In conclusion, he says;

Betrayal, both by the individual and the society, is what Munyakei lived through to his deathbed. His friends abandoned him, the government branded him a criminal so as to intimidate him, those whose cause he helped, such as the anti-corruption non-governmental organisations, dropped him when his value receded and, by the time he died in his hospital bed in Narok, it was a lonely, personal departure from this world.

Munyakei’s tragedy, of a junior civil servant who spoke against theft of public funds in their billions; but who died of lack of proper medication of treatable pneumonia, is a captivating read in Billy Kahoya’s book The True Story of David Munyakei: Goldenberg Whistleblower.

Two more recent but related stories suffice in this discussion. John Githongo and Miguna Miguna. Both were senior political appointees of the first government of Kibaki and the Grand Coalition Government respectively. Both left government due to what they termed as abuse of public office malpractices by senior government employees. Both wrote books; which were serialized and highly sensationalized by the media. Today, both are obscure individuals who may never get meaningful employment either in the governments that will be or the private sector.

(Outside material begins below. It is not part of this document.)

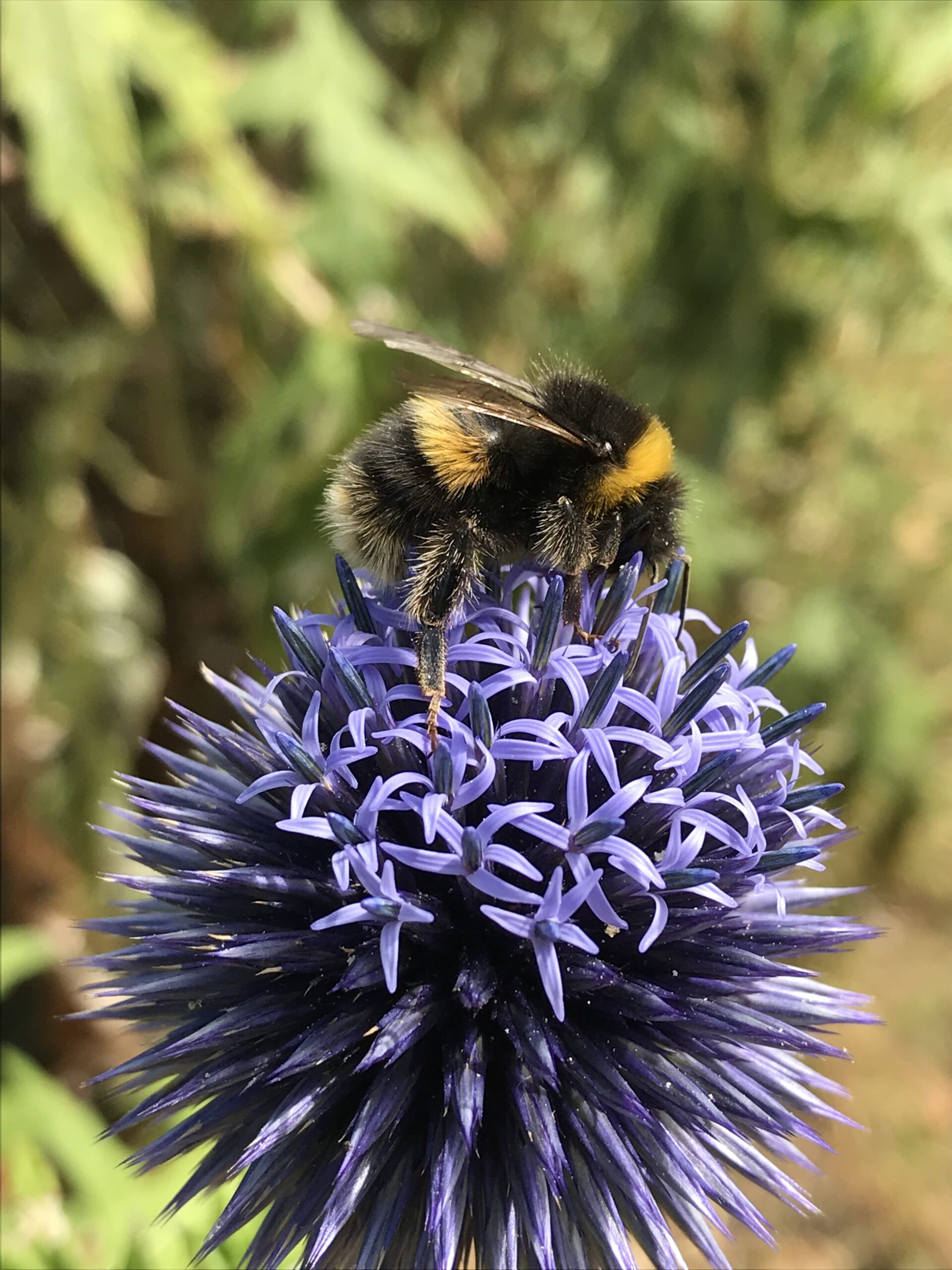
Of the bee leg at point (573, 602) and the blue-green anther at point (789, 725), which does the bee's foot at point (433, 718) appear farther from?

You see, in all these cases, individual rights were sacrificed for public good; or ‘general interest’. Here were successful people; very dedicated in their duties, but who left acrimoniously to fight for causes larger than them; and took on monopolies and cartels more powerful, vengeful and uncompromising. In the end, they lost both their material endowments and, in the court of public opinion; the moral high grounds.

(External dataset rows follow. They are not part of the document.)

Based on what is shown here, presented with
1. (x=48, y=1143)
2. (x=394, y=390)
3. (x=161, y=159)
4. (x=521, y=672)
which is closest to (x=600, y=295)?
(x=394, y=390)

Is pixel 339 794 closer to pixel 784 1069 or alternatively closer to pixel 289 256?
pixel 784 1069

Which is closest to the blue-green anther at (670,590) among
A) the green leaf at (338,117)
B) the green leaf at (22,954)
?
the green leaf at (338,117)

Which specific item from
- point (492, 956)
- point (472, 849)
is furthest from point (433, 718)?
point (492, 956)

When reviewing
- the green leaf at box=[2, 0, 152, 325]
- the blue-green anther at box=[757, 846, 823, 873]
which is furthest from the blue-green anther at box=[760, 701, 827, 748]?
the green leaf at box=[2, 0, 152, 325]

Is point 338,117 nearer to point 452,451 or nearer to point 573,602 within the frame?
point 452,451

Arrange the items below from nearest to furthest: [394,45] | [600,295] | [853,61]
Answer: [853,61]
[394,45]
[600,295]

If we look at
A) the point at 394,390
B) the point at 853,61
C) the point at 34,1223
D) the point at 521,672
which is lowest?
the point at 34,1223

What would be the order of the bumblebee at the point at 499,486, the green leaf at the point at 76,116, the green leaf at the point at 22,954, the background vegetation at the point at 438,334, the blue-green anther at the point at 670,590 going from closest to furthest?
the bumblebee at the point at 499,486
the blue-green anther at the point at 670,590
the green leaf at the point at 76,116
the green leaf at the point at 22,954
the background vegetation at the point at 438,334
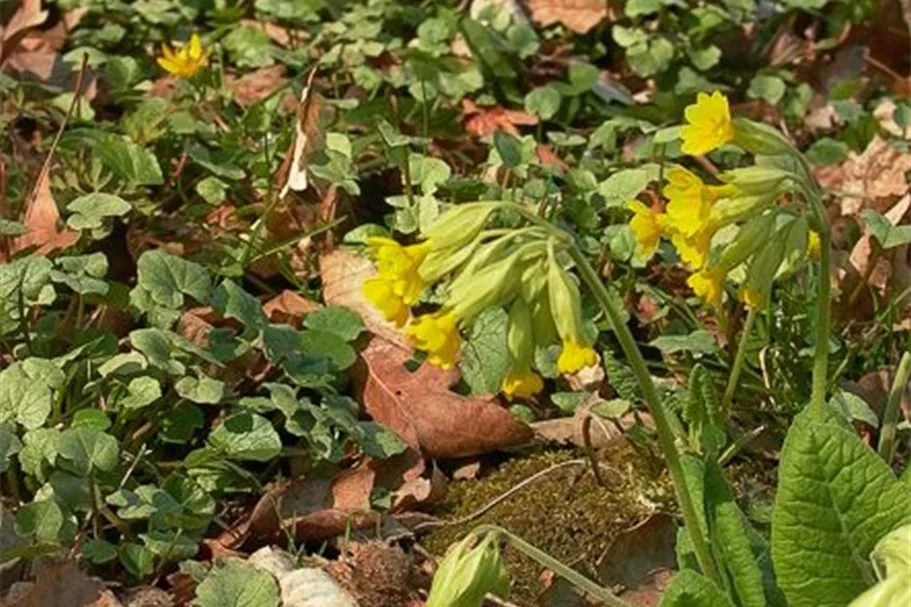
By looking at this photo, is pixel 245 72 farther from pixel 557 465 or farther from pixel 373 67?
pixel 557 465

As a student leader, I have had an inimitable opportunity to interact with people who have been in the country’s higher education circles for far too long. One such person has been my college dean of students. I did ask him, actually after informing him about the death of Karl Marx, whether it would have been possible to achieve a less painful end to Marx life. Here was his reply.

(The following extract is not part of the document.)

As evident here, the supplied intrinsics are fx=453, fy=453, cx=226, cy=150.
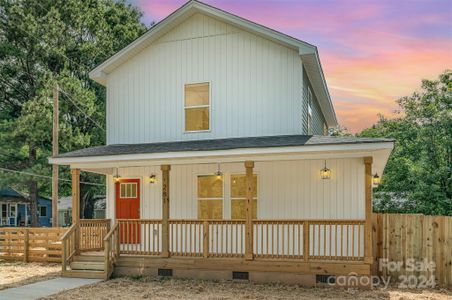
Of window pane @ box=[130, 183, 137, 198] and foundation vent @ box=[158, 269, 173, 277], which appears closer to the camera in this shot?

“Yes, but the decision is wholly the student leader’s to make. We can only guide him/her in making it”. He said.

In the history of fighting for reforms in Kenya, the ends seem so familiar. The vicious cycle of neglect and despondency on the part of the fighter alongside the upward social mobility of the conformist’ all makes part of the socio-political contradictory of Kenya as a progressive and liberal democracy.

Among students; those who have been suspended or expelled; only to come and graduate later with adolescents who were still choosing correct answers denoted by letters A-to-D back in primary school; or high school teenagers, find it difficult to justify why they are still in college. Often, the attitude passed to newer students, especially on orientation days, is that you did this and that and so you should never be emulated. Students, many from poor backgrounds where the whole community had toilet go a chicken here, a goat there and much more; sees you as an anathema.

While I may not say ‘fighting’ systems as individuals is ethically right or wrong, I am yet to understand the exact point when individual interests ought to prevail upon public rights.

As Kingwa Kamencu, a fringe presidential aspirant and Marx contemporary in the university did express her last respects to Marx:

“. . . I am not in this life to be anyone’s martyr. We all style up and pull our weight together as a country, or we perish. It’s not one person that’s going to change things.”

It’s not one person that’s going to change things, well, it has never happened; and I am not sure whether it will ever happen.

 Seth Odongo is a student leader, writer and blogger.